An der Breite des Angebots kann es nicht gelegen haben, dass die Besucherzahlen 2010 kollabierten (sich aber inzwischen wieder erholt haben). Und wer Fleck vorwirft, keine sichtbare und konsequente Linie zu haben, vergisst, dass auch Jacob bei allem Erfolg sie nicht hatte.

Von einer Ära kann man bei Fleck noch nicht sprechen. Er brauche noch Zeit, schrieben wir vor einem Jahr. Nun will er aber nicht mehr. Im kommenden Jahr geht an der Düsseldorfer Akademie Tony Cragg als Rektor in Rente. Passend verlässt dann Fleck Bonn. Ein Schelm, der böses dabei denkt.
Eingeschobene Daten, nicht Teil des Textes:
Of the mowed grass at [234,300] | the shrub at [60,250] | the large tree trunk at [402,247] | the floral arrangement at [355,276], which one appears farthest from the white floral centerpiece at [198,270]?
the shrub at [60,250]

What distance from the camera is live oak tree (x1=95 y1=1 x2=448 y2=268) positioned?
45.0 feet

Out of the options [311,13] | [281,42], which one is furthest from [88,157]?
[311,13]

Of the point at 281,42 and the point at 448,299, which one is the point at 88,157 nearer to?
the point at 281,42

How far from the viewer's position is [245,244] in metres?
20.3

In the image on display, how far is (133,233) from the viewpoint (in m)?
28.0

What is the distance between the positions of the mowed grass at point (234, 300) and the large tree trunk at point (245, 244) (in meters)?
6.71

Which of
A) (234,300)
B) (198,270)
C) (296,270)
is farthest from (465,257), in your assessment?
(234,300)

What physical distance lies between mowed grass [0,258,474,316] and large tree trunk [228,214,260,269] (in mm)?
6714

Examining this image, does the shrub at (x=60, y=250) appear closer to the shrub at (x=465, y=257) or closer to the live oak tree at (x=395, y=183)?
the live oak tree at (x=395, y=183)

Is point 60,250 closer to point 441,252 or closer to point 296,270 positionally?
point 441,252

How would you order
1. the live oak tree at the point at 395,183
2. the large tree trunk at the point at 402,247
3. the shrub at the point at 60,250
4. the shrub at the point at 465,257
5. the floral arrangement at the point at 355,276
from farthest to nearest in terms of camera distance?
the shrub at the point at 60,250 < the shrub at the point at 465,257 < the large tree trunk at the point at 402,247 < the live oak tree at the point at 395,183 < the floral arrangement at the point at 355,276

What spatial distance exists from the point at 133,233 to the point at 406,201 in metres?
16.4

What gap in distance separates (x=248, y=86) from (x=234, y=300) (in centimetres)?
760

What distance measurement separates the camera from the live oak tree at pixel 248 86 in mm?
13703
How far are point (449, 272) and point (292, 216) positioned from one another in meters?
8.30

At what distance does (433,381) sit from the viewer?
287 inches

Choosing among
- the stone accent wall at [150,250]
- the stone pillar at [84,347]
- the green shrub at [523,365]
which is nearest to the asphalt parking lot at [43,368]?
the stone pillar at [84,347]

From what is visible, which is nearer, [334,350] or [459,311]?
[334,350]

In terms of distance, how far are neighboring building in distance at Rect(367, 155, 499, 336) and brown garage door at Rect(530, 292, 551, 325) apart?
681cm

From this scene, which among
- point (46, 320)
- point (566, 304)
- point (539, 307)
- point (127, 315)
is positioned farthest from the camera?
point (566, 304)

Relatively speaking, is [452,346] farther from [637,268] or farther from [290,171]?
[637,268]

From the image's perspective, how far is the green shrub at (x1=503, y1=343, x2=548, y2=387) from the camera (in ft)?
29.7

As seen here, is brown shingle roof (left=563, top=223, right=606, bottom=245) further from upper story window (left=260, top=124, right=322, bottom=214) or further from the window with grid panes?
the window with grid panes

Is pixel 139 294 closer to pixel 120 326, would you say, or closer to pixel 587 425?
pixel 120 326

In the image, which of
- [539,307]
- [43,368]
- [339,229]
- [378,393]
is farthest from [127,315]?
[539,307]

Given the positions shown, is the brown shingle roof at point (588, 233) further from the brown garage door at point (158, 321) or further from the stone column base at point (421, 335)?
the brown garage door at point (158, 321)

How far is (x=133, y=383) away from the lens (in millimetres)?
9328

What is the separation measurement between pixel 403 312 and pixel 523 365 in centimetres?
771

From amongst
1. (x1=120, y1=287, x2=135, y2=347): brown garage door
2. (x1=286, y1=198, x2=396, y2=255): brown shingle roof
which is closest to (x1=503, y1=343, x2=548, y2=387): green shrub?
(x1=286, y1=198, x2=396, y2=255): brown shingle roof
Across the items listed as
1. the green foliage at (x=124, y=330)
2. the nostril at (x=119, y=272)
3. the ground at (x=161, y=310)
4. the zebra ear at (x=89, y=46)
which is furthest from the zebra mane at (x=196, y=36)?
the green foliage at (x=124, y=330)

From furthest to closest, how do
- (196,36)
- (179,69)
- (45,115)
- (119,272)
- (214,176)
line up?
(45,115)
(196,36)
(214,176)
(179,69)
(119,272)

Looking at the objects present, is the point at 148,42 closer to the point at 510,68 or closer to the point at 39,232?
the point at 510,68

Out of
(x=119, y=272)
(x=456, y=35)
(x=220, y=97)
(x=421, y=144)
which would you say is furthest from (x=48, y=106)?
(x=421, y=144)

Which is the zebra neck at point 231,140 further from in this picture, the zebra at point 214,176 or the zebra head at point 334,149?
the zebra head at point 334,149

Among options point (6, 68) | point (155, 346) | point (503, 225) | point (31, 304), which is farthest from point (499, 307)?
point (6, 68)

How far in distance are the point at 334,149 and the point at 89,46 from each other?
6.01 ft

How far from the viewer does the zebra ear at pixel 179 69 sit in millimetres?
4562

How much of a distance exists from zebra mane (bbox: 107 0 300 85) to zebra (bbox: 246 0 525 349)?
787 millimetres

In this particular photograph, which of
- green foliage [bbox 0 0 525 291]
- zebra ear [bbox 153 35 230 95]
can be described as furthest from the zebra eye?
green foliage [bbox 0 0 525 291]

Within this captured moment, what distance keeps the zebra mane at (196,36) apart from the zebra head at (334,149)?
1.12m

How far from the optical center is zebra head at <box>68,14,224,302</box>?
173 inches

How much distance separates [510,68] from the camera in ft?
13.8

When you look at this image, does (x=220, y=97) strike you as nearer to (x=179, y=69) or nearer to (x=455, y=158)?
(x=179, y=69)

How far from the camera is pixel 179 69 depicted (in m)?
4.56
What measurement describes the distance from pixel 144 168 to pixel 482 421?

Robert Fleck - Etappen einer Karriere
Vier Intendanten in 20 Jahren:
Der Schwede und Centre-Pompidou-Chef Pontus Hultén war der Gründungsintendant der Bundeskunsthalle. Ihm folgte 1995 Wenzel Jacob, der 2007 über einen Finanzskandal stürzte, der durch einen Rechnungshofbericht ausgelöst worden war. Interimsintendant wurde 2008 Christoph Vitali, ehemals Chef des Hauses der Kunst in München. 2009 übernahm Robert Fleck das Ruder.

Robert Fleck wurde 1957 in Wien geboren. Der passionierte Rennradfahrer hat in Wien, Innsbruck und Paris Kunstgeschichte, Geschichte, Geografie, Sport und Philosophie studiert, wurde mit einem Thema zur "Geschichte der Demokratie" promoviert.

Frankreich: Von 1981 bis 2003 lebte er in Frankreich, arbeitete als freier Kunstautor, unter anderem als Frankreich-Korrespondent des Kunstmagazins Art. 2000 bis 2003 war er Direktor eines Ablegers der Kunsthochschule von Nantes.

Von Hamburg nach Bonn und Düsseldorf: 2004 wurde Fleck zum Direktor der Hamburger Deichtorhallen, 2009 begann er sein Intendantenamt in der Bundeskunsthalle. Seit 2012 lehrt er an der Kunstakademie Düsseldorf als Professor für "Kunst und Öffentlichkeit.